Could you render all of the records below as a numbered list, omitting any blank lines and leaving the pictures out?

Records excerpted from a collection
- - - -
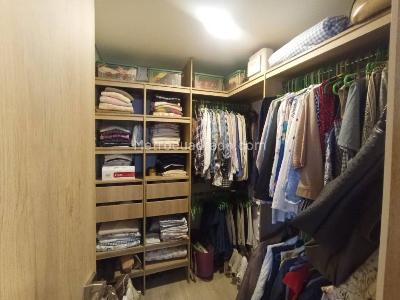 Apartaestudio en arriendo en Asomadera 1, Medellín, 89 m² · foto 8 de 17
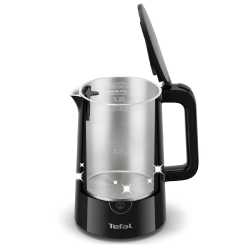 Электрический чайник Tefal Thermo Protect Control KO6518E0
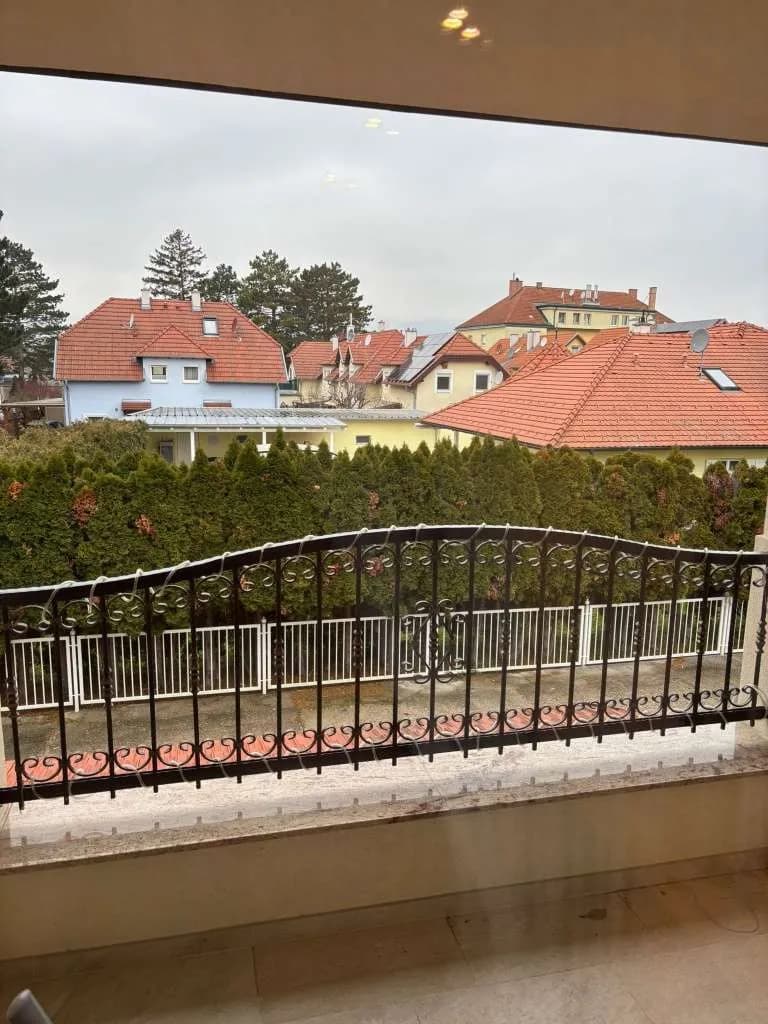 2-Zimmer-Wohnung mieten in Baden – 60 m², € 950 – Bild 20 von 22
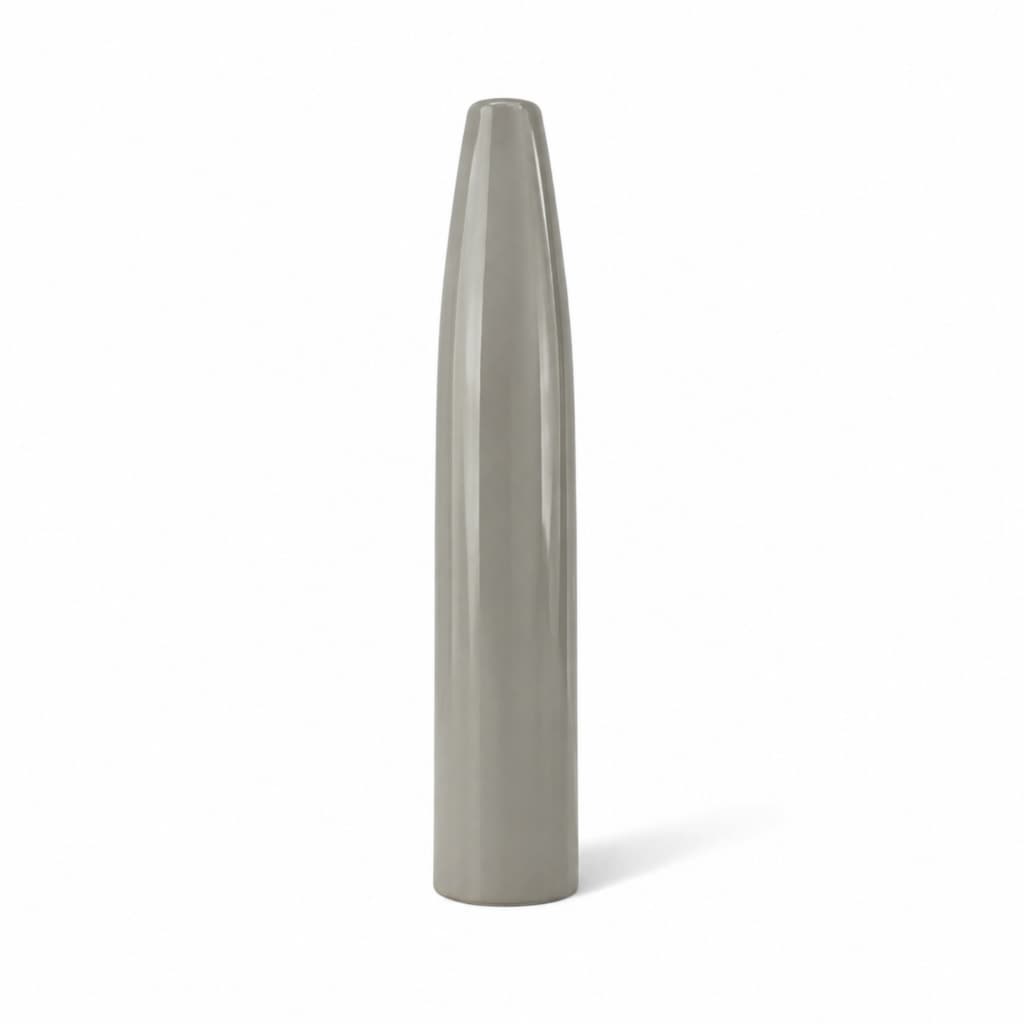 Capa Rígida Para Caneta Ultrassom Gnatus Jet Sonic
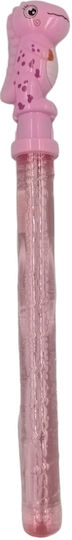 Martin Toys Bubble Makers (Diverse modele) 1 buc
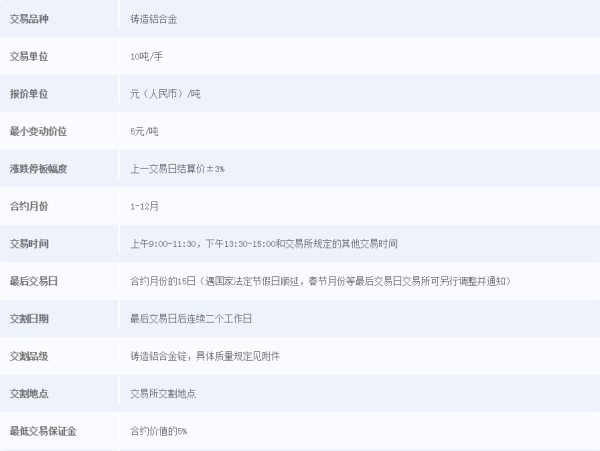 http://img-cdn.mall.lingtong.info/uploads/assets/images/{94708127-5231-4E3C-16CE-A30BADDFF485}.png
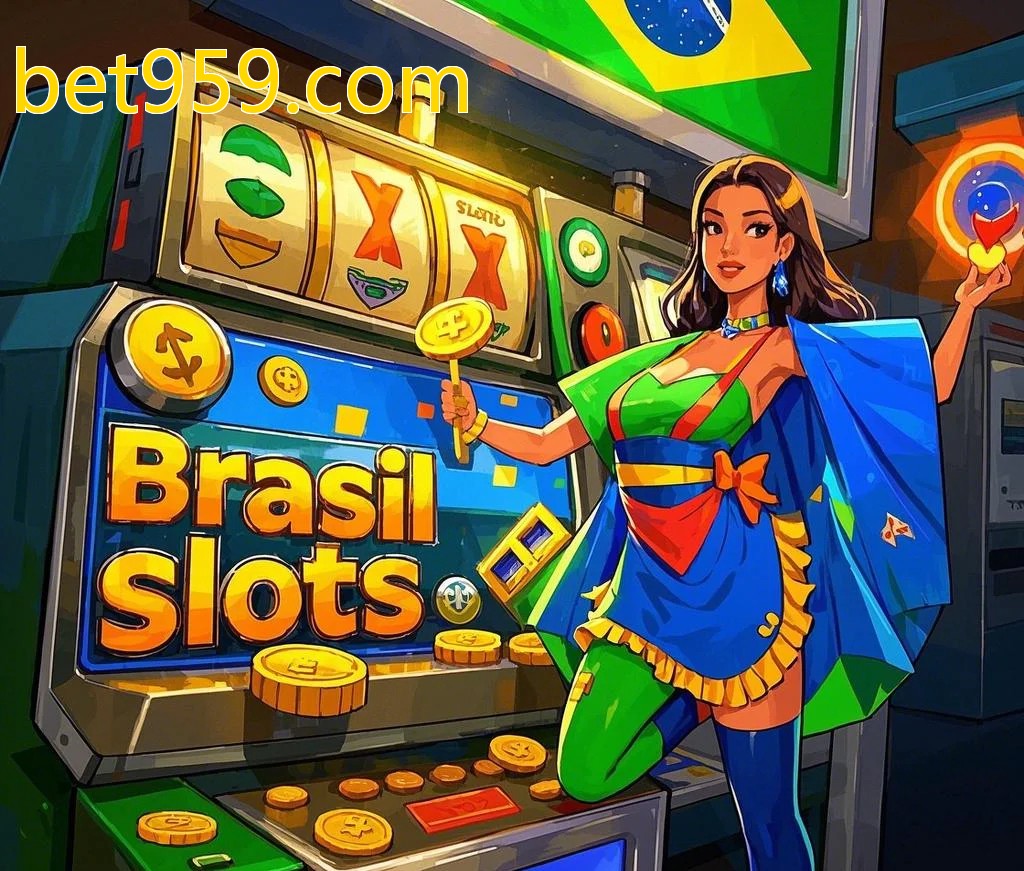 bet959.com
- - - -
▶ [Exercise result]:
1.  Apartaestudio en arriendo en Asomadera 1, Medellín, 89 m² · foto 8 de 17
2.  Электрический чайник Tefal Thermo Protect Control KO6518E0
3.  2-Zimmer-Wohnung mieten in Baden – 60 m², € 950 – Bild 20 von 22
4.  Capa Rígida Para Caneta Ultrassom Gnatus Jet Sonic
5.  Martin Toys Bubble Makers (Diverse modele) 1 buc
6.  http://img-cdn.mall.lingtong.info/uploads/assets/images/{94708127-5231-4E3C-16CE-A30BADDFF485}.png
7.  bet959.com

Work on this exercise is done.